─── DATA IN THIS EXERCISE
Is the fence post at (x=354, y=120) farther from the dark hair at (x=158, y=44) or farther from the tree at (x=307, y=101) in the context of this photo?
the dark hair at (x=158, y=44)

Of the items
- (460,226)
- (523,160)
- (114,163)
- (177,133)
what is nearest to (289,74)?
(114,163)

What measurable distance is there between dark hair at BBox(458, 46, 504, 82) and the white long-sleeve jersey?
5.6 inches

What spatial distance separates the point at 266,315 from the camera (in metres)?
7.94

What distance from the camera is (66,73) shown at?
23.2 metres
──────
Recast the data, from the line containing "Of the items" through the last line, as a Markdown table with the columns Row and Line. Number each line and leave out the blank ones.

| Row | Line |
|---|---|
| 1 | Of the items |
| 2 | - (460,226) |
| 3 | - (523,160) |
| 4 | - (114,163) |
| 5 | - (177,133) |
| 6 | what is nearest to (289,74)? |
| 7 | (114,163) |
| 8 | What measurable distance is there between dark hair at BBox(458, 46, 504, 82) and the white long-sleeve jersey? |
| 9 | 5.6 inches |
| 10 | What spatial distance separates the point at 266,315 from the camera (in metres)? |
| 11 | 7.94 |
| 12 | What distance from the camera is (66,73) shown at? |
| 13 | 23.2 metres |